Why the difference? Well, it simply boils down to doing what is needed to use other methods of the `csv` or `json` libraries to get the job done.

* The `csv.reader()` function requires a file object as its input
* the `json.loads()` function requires a string as its input

Finally, we have the loop.

In [None]:
for item in data:
    print(item)

We are just doing this to look at the data and to get some loop practice.

What kind of collection is `data`?

As you traverse the loop, what does the loop variable `item` store and what is its data type?

## The bottom line and a look ahead
We've learned how to use Python's built in `json` library to read JSON files into a list of dictionaries. This is a common precursor to doing data cleanup and other data preparation tasks before moving on to data analysis. As you start working with more complex JSON files, you'll come to appreciate the flexibility provided by Python dictionaries. For example, the *value* in a *key-value* pair in a dictionary can itself be another dictionary! This makes it easy to store and manipulate hierarchical data.
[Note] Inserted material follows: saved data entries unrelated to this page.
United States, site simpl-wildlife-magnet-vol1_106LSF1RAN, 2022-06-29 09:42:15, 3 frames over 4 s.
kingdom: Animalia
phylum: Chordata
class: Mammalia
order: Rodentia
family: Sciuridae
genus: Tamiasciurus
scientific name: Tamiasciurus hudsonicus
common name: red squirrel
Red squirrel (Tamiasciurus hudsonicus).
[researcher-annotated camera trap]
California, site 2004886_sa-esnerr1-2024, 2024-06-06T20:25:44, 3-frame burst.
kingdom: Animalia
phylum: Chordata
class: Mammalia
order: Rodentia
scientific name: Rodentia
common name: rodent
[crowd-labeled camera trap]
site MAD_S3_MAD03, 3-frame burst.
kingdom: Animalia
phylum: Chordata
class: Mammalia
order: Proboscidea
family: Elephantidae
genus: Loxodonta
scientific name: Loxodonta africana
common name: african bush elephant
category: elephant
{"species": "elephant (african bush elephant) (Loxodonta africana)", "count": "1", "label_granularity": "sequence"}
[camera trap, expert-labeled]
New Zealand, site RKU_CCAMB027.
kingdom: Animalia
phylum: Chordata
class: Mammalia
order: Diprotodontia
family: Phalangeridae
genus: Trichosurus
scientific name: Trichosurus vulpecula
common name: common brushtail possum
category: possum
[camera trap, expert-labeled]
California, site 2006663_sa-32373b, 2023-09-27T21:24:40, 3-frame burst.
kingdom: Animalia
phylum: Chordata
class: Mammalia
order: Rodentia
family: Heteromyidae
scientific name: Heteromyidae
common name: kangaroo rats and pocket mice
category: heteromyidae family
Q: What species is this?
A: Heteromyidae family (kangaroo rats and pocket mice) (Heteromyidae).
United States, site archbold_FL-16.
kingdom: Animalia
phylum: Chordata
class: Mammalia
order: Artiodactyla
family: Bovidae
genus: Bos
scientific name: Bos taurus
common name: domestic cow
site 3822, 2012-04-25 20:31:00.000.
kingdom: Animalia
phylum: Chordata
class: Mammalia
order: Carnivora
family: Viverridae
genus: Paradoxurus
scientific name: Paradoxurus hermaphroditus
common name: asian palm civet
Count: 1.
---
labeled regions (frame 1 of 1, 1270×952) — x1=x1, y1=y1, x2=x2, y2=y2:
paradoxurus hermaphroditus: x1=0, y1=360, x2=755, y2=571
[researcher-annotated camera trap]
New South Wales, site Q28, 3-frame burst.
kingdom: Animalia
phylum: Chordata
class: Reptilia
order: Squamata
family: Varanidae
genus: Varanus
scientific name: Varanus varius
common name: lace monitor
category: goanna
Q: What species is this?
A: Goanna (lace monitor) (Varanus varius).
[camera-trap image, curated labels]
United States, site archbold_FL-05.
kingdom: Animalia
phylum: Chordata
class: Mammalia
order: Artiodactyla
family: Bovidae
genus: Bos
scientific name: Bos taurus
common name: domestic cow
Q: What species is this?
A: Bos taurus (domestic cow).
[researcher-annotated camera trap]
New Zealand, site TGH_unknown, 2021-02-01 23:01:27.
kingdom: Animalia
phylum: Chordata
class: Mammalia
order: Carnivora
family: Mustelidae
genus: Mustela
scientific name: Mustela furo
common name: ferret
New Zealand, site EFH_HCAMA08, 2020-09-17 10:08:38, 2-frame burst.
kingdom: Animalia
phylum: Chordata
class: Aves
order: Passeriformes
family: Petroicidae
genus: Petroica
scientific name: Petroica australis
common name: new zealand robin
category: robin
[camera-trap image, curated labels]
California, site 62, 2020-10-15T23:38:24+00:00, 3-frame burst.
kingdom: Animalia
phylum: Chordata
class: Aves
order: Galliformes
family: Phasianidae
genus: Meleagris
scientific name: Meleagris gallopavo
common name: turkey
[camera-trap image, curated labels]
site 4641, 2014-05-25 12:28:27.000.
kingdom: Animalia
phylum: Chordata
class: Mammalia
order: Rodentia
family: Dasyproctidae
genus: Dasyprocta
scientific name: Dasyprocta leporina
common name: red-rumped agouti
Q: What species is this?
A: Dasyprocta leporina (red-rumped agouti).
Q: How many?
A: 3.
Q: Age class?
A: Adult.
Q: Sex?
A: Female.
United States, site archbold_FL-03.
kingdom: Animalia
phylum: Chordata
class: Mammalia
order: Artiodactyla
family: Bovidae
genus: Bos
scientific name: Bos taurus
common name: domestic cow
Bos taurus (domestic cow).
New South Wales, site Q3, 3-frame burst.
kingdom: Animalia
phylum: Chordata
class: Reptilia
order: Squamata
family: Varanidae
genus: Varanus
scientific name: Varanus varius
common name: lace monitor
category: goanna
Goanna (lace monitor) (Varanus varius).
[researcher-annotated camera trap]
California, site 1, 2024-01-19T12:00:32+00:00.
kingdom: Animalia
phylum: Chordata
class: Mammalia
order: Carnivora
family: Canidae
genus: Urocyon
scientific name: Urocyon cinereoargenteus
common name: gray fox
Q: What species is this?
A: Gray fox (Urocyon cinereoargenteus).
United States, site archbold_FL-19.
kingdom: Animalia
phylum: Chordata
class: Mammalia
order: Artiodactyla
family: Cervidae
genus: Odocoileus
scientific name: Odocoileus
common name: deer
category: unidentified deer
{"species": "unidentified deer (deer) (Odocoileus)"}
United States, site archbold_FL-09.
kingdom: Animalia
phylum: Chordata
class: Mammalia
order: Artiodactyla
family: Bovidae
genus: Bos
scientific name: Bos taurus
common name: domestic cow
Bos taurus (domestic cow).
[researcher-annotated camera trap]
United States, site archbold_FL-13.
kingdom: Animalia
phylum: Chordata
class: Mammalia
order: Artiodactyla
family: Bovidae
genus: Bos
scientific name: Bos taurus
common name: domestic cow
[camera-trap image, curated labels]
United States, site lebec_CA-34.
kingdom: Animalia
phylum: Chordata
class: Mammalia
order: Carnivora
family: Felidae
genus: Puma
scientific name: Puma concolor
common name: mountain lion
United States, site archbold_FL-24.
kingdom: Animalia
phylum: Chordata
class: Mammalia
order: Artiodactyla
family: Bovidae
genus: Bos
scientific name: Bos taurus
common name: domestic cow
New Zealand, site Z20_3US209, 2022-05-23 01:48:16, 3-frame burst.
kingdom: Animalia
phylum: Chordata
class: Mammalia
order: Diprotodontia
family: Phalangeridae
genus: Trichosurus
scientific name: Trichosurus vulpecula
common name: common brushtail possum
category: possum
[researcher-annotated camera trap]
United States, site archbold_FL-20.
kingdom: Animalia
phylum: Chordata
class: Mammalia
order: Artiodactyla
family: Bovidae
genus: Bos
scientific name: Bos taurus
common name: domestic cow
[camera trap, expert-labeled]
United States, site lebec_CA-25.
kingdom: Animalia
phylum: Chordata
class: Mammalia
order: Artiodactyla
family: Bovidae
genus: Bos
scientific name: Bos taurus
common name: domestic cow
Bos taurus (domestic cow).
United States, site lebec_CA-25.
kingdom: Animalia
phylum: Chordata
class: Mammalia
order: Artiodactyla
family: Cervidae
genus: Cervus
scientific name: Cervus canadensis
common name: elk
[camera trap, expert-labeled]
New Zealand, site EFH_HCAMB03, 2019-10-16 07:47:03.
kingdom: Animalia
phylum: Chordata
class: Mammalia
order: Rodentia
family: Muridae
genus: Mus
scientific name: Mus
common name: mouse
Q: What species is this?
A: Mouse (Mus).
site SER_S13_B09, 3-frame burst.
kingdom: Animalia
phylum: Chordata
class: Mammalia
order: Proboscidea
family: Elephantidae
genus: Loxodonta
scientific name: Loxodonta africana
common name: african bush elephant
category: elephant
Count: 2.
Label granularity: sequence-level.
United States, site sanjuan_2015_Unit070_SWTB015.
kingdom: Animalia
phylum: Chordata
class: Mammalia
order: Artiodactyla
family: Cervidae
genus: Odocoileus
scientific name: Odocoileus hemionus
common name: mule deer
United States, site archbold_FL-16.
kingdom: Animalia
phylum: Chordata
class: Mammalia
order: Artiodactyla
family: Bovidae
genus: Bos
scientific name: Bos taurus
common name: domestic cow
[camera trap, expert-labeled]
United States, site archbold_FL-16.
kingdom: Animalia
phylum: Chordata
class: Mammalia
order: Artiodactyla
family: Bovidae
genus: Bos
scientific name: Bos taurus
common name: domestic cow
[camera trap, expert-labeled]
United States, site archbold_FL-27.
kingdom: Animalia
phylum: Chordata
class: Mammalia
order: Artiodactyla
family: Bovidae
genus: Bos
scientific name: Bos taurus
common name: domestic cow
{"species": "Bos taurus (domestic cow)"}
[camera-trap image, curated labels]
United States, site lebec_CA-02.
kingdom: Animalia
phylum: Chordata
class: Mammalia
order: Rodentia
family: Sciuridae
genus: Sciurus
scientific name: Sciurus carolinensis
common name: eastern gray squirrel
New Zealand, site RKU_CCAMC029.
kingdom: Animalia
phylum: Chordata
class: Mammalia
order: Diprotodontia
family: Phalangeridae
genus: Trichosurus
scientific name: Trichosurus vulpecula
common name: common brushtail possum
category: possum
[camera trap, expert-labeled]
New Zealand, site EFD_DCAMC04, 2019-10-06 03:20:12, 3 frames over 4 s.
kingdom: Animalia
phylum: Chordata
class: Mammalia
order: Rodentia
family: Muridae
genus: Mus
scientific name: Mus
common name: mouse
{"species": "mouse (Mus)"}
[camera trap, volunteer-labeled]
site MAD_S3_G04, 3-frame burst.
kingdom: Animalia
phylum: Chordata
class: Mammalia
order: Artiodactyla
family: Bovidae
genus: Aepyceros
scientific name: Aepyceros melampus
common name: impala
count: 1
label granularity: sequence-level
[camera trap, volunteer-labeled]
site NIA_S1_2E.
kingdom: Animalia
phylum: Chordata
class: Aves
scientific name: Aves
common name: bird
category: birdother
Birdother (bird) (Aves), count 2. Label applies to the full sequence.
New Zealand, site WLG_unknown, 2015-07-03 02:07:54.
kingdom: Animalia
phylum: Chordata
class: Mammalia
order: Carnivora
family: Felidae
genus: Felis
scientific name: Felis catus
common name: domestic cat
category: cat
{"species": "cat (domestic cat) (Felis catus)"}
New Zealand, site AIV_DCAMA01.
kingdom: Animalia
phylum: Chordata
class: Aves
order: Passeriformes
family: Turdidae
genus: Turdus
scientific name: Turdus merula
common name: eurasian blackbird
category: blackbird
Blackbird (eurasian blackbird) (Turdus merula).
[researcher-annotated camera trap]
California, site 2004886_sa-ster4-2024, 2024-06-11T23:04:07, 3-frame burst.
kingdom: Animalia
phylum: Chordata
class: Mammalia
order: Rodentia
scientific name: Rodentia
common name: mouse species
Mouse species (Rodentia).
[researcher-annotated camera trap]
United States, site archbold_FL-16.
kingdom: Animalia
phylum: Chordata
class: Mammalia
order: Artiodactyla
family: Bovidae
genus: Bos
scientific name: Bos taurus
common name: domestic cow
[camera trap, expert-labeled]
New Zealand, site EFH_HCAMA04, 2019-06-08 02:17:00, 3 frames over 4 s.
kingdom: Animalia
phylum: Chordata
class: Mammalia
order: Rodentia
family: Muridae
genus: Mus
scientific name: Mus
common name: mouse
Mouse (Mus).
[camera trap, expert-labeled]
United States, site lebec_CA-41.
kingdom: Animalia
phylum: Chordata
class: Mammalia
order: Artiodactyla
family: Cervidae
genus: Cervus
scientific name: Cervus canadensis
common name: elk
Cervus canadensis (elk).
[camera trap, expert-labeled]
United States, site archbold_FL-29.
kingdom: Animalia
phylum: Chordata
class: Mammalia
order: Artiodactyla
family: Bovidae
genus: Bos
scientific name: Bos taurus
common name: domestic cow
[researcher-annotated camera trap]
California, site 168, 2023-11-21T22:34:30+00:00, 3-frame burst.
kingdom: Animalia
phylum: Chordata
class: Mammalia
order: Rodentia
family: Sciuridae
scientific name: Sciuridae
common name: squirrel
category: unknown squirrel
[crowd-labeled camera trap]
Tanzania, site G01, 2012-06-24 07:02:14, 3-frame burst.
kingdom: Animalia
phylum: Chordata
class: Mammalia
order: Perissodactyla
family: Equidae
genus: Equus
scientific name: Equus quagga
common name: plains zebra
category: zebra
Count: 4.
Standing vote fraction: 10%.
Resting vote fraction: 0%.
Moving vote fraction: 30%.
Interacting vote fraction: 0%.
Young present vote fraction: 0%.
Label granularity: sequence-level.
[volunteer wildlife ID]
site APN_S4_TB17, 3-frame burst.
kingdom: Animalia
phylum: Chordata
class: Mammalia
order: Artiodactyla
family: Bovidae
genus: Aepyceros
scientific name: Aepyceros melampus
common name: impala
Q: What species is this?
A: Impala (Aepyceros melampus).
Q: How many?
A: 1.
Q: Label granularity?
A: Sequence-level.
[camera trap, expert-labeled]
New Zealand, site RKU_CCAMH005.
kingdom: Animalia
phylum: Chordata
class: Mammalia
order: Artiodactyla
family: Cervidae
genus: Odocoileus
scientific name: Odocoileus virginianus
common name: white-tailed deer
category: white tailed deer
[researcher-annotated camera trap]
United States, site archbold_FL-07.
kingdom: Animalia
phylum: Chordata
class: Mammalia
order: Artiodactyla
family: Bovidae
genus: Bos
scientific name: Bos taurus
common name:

An example of this occurs right near the top of the JSON file representing congressional votes (https://www.govtrack.us/data/congress/113/votes/2013/h101/data.json).

    {
      "bill": {
        "congress": 113, 
        "number": 1120, 
        "type": "hr"
      }, 
      "category": "passage", 
      "chamber": "h", 
      "congress": 113,
      
CSV files simply aren't up to the task of storing such data.